Aller au contenu

Amandes : sont-elles vraiment bonnes pour la santé malgré leurs calories ?

Amandes entières et décortiquées, composition nutritionnelle et calories de l’amande

L’amande possède une réputation d’aliment sain, mais un chiffre peut rapidement faire hésiter : près de 600 kcal pour 100 g. Faut-il pour autant s’en méfier ? Pour répondre correctement, il faut regarder au-delà du simple compteur de calories et s’intéresser à ce que contient réellement une amande.

Lipides, protéines, fibres, satiété, portion quotidienne, densité énergétique… Nous allons décortiquer sa composition, la comparer aux autres oléagineux et même faire un détour par le jardin pour voir s’il est possible de cultiver un amandier dans le Nord de la France.


Composition nutritionnelle de l’amande

L’amande est un aliment particulièrement dense sur le plan nutritionnel. Elle apporte beaucoup d’énergie sous un faible volume : environ 580 à 620 kcal pour 100 g selon les variétés et les tables nutritionnelles. Ce chiffre peut sembler élevé, mais il s’explique principalement par sa richesse naturelle en matières grasses.

Pour 100 g d’amandes nature, on retrouve en moyenne :

NutrimentPour 100 gPour une portion de 30 g
Énergie≈ 600 kcal≈ 180 kcal
Lipides≈ 50–55 g≈ 15–16 g
dont acides gras saturés≈ 4 g≈ 1,2 g
Glucides≈ 9–15 g*≈ 3–4,5 g
dont sucres≈ 4–5 g≈ 1,2–1,5 g
Fibres≈ 10–13 g≈ 3–4 g
Protéines≈ 21–25 g≈ 6–7 g

*La valeur des glucides varie sensiblement selon les tables nutritionnelles et leur méthode de calcul.

amandes en vrac

Une majorité de « bonnes graisses »

Les amandes sont constituées d’environ 50 % de lipides, mais ceux-ci sont majoritairement des acides gras insaturés, avec une forte proportion d’acide oléique, le même acide gras mono-insaturé que l’on retrouve en quantité importante dans l’huile d’olive.

Elles apportent également une quantité intéressante de protéines végétales et surtout de fibres alimentaires, ce qui les distingue fortement d’un aliment simplement riche en calories.

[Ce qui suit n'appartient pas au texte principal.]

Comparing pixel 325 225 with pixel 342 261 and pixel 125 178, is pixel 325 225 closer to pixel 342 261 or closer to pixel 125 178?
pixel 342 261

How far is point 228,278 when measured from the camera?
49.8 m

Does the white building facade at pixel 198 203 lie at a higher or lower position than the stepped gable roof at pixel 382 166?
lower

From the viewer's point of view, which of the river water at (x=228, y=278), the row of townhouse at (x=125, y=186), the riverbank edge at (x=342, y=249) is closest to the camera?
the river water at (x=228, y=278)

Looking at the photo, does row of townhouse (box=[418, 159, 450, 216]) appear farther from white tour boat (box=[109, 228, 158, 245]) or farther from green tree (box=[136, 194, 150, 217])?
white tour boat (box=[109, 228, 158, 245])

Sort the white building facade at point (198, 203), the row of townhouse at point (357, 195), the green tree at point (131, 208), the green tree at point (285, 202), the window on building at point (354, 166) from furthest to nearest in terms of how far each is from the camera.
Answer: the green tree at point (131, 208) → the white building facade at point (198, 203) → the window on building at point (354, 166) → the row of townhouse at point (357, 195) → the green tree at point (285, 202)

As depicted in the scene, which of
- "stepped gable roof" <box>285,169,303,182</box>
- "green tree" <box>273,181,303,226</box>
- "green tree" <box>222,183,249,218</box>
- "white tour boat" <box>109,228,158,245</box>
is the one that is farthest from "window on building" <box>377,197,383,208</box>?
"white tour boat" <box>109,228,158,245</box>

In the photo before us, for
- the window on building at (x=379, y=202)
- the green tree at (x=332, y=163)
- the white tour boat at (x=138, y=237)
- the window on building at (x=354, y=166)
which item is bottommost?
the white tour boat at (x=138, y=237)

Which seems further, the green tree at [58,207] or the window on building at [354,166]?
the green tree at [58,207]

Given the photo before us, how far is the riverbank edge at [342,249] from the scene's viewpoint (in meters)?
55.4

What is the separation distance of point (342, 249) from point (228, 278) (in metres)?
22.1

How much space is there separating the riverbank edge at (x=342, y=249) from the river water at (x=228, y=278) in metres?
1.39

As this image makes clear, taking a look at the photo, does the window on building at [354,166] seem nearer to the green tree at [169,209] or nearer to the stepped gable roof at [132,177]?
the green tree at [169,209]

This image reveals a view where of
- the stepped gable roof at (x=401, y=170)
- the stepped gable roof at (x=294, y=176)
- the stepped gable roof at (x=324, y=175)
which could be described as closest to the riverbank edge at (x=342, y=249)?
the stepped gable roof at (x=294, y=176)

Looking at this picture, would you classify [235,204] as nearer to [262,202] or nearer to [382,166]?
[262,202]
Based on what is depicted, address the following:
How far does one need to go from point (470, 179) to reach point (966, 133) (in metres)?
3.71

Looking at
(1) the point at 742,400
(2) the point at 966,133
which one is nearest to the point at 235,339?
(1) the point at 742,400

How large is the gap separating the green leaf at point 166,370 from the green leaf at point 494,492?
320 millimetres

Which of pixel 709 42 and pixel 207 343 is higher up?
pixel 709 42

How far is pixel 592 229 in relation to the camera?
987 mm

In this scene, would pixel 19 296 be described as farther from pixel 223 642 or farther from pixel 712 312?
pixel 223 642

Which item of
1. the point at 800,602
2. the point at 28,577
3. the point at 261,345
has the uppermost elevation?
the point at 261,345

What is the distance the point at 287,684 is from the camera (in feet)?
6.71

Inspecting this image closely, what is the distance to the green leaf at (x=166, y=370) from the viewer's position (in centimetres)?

Des micronutriments intéressants

L’amande apporte naturellement plusieurs vitamines et minéraux, notamment :

  • vitamine E, antioxydant naturellement présent dans l’amande ;
  • magnésium ;
  • calcium ;
  • phosphore ;
  • potassium ;
  • cuivre et manganèse.

C’est donc un bon exemple de la différence entre densité calorique et qualité nutritionnelle : oui, les amandes sont très caloriques, mais ces calories s’accompagnent de lipides insaturés, de protéines, de fibres et de nombreux micronutriments.


Les amandes en vidéo

Vous préférez les explications en images ?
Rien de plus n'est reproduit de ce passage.